» What is asked
Reproduce every one of the records below line for line, keeping each character and space unchanged.

Extracted records
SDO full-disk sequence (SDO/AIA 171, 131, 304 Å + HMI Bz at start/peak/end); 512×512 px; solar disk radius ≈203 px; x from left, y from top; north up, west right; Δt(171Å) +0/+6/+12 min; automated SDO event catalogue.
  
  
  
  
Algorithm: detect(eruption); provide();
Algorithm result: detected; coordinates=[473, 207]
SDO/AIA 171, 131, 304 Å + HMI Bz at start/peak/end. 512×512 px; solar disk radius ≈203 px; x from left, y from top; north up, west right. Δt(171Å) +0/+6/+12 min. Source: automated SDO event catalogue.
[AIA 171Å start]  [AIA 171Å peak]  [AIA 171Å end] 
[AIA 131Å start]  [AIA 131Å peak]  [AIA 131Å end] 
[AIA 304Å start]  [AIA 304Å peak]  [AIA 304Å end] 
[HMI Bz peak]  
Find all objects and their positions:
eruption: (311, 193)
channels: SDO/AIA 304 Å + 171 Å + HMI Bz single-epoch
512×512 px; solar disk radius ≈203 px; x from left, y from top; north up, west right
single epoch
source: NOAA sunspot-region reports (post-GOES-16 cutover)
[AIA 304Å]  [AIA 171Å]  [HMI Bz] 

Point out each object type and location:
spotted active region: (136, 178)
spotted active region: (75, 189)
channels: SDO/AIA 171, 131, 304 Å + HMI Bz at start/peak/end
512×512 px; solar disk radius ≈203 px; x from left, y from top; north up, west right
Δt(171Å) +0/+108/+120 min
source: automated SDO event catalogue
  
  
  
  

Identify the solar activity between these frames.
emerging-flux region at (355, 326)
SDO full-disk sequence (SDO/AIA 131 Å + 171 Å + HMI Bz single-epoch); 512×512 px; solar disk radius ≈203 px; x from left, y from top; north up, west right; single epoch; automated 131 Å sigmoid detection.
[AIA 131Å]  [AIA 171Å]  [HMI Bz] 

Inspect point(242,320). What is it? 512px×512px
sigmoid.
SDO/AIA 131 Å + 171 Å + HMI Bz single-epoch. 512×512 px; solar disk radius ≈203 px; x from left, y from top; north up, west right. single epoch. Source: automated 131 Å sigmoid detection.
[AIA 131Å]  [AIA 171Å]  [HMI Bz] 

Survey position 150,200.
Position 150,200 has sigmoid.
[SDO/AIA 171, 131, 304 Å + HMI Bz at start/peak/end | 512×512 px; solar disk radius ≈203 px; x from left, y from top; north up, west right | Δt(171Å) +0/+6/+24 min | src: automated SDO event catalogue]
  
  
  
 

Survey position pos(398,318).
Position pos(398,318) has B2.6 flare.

» Problem solution
SDO full-disk sequence (SDO/AIA 171, 131, 304 Å + HMI Bz at start/peak/end); 512×512 px; solar disk radius ≈203 px; x from left, y from top; north up, west right; Δt(171Å) +0/+6/+12 min; automated SDO event catalogue.
  
  
  
  
Algorithm: detect(eruption); provide();
Algorithm result: detected; coordinates=[473, 207]
SDO/AIA 171, 131, 304 Å + HMI Bz at start/peak/end. 512×512 px; solar disk radius ≈203 px; x from left, y from top; north up, west right. Δt(171Å) +0/+6/+12 min. Source: automated SDO event catalogue.
[AIA 171Å start]  [AIA 171Å peak]  [AIA 171Å end] 
[AIA 131Å start]  [AIA 131Å peak]  [AIA 131Å end] 
[AIA 304Å start]  [AIA 304Å peak]  [AIA 304Å end] 
[HMI Bz peak]  
Find all objects and their positions:
eruption: (311, 193)
channels: SDO/AIA 304 Å + 171 Å + HMI Bz single-epoch
512×512 px; solar disk radius ≈203 px; x from left, y from top; north up, west right
single epoch
source: NOAA sunspot-region reports (post-GOES-16 cutover)
[AIA 304Å]  [AIA 171Å]  [HMI Bz] 

Point out each object type and location:
spotted active region: (136, 178)
spotted active region: (75, 189)
channels: SDO/AIA 171, 131, 304 Å + HMI Bz at start/peak/end
512×512 px; solar disk radius ≈203 px; x from left, y from top; north up, west right
Δt(171Å) +0/+108/+120 min
source: automated SDO event catalogue
  
  
  
  

Identify the solar activity between these frames.
emerging-flux region at (355, 326)
SDO full-disk sequence (SDO/AIA 131 Å + 171 Å + HMI Bz single-epoch); 512×512 px; solar disk radius ≈203 px; x from left, y from top; north up, west right; single epoch; automated 131 Å sigmoid detection.
[AIA 131Å]  [AIA 171Å]  [HMI Bz] 

Inspect point(242,320). What is it? 512px×512px
sigmoid.
SDO/AIA 131 Å + 171 Å + HMI Bz single-epoch. 512×512 px; solar disk radius ≈203 px; x from left, y from top; north up, west right. single epoch. Source: automated 131 Å sigmoid detection.
[AIA 131Å]  [AIA 171Å]  [HMI Bz] 

Survey position 150,200.
Position 150,200 has sigmoid.
[SDO/AIA 171, 131, 304 Å + HMI Bz at start/peak/end | 512×512 px; solar disk radius ≈203 px; x from left, y from top; north up, west right | Δt(171Å) +0/+6/+24 min | src: automated SDO event catalogue]
  
  
  
 

Survey position pos(398,318).
Position pos(398,318) has B2.6 flare.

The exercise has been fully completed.